Потом Кулика судили. Дали двенадцать лет. Но он на первом же этапе умер. Сердце…

Он слабый был. Субтильный. И не дебошир.

Бабушка тяжело переживала случившееся.

– Вот горемычный! А все я виновата. Пил бы себе и пил. Никому зла не делал.

Отец Федора буркнул тогда:

– Пил бы, не пил бы – все одно: так бы и кончил. Судьба такая…

Судьба… Сколько раз Лосев вздрагивал, слыша это простое и такое тяжелое слово. Вот и сейчас он думал с тревогой: «Куда поворачивает судьба? Что значат все эти нелепые случайности и странные совпадения? К чему вдруг появилась у меня в квартире эта утренняя пернатая гостья? Может, и впрямь знак? Кто ответит? Бабушка, успокой!»


Лосев подошел к дверям фотостудии, когда сигналы радиостанции «Маяк» оповестили пустующую округу, что в Москве – восемь часов. «Они что, вообще не выключают радио?» – подумал Федор, разглядывая, щурясь от солнца, серую скалу жилого дома, покрытую щербинками распахнутых окон. Он повозился с замком, открыл тяжелую дверь и, уже привычно пошарив в темноте рукой, щелкнул выключателем. Но чрево подвала оставалось черным и безжизненным. Лампа дневного света все-таки вышла из строя. Она ведь предупреждала вчера…

Федор открыл пошире дверь, чтобы хоть как-то ориентироваться в темноте, спустился по ступенькам, на ощупь добрался до стола и присел на корточки в надежде найти кнопку на блоке удлинителя и включить фоновый свет. Это ему удалось, и вместе с тусклыми софитами, закрепленными над бумажными фонами, засветилась неожиданно тонкая рамка двери, спрятанной между пеналами, – той самой, что так и не открыли они с Еленой вчера.

Лосев осторожно присел за стол, освободил локтем пространство и, высыпав перед собой ключи, принялся отбирать нужный. Слепые блики заднего освещения, отраженные фонами, робко очерчивали в темноте съемочный табурет, часть рабочего стола и самую верхушку нагроможденной друг на друга аппаратуры.
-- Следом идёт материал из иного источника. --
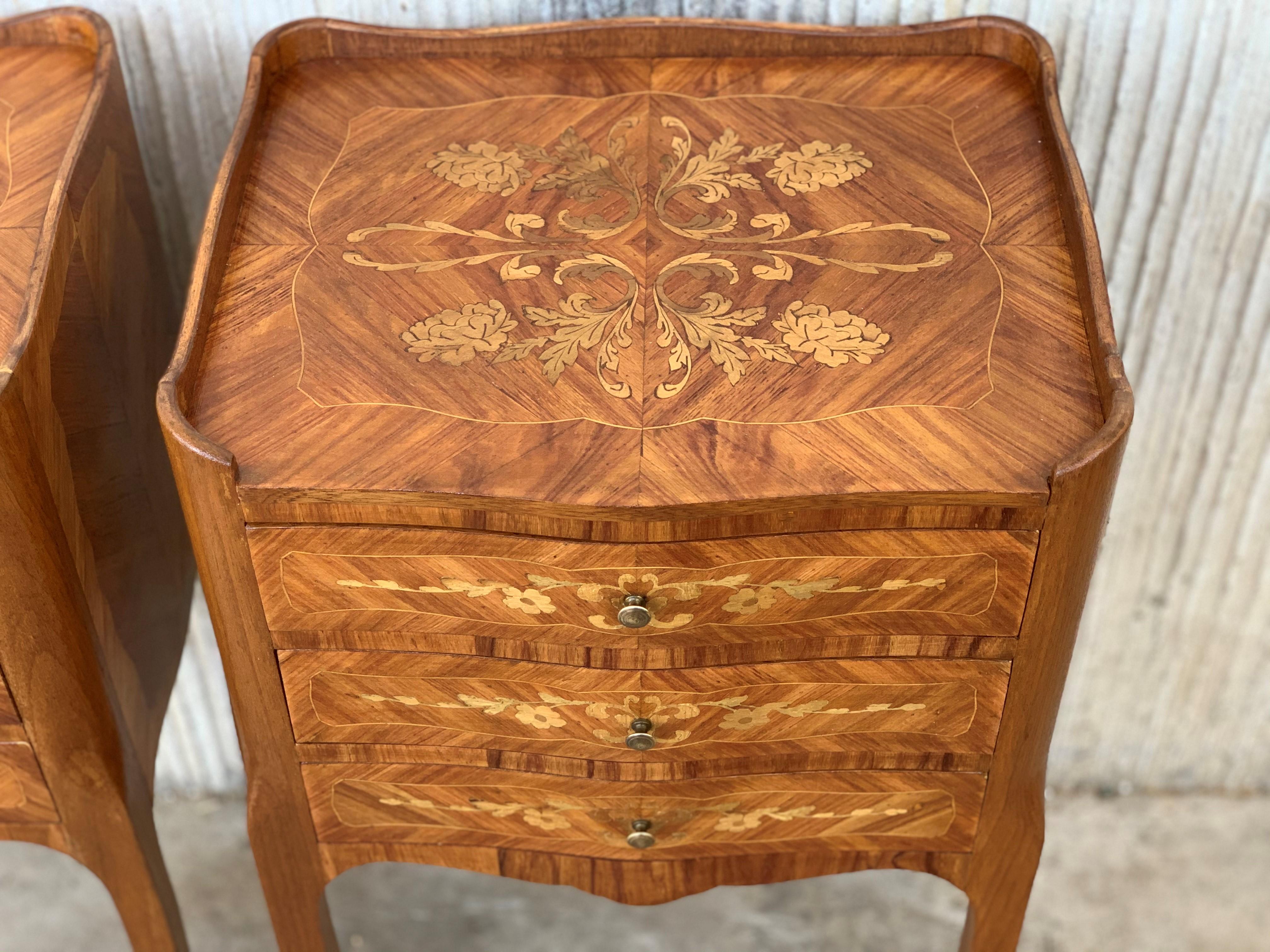 20th Century Pair of Marquetry Walnut Bedside, Nightstands Tables with Drawers 3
Федор вновь отметил про себя, что ему еще предстоит разобраться в ее назначении. Он провел ладонью по пыльной, шершавой поверхности передней панели массивного агрегата, подключенного к рабочему компьютеру фотографа. Тут его взгляд упал на внушительный ворох конвертов и фотографий, сваленных на многоярусной пирамиде пластиковых полок. Он не без труда снял верхний ярус и, как корзину с бельем, перетащил его на монтажный стол, примыкающий к плоттеру, после чего вернулся на рабочее место и опять склонился над ключами.
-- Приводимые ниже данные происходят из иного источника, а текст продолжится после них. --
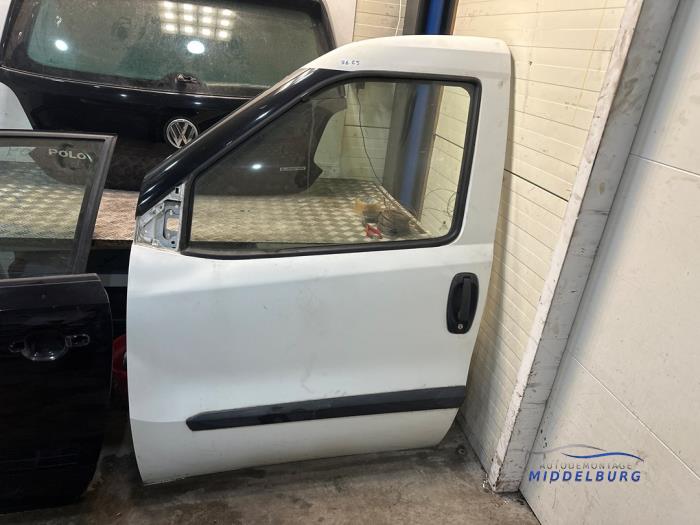 Portier 2Deurs links van een Fiat Doblo Cargo (263) 1.3 MJ 16V DPF Euro 5 2011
Наконец ему показалось, что он нашел что искал. Маленькая щербатая макаронина действительно подошла к замку, и Федор, распахнув таинственную дверь, оказался в комнатушке, похожей на подсобку. Это и была подсобка, оборудованная под склад, но при этом было совершенно очевидно, что здесь кто-то раньше жил: Федор с удивлением обнаружил раскладушку в углу, столик с газетами и тарелками, электрическую плитку и чайник.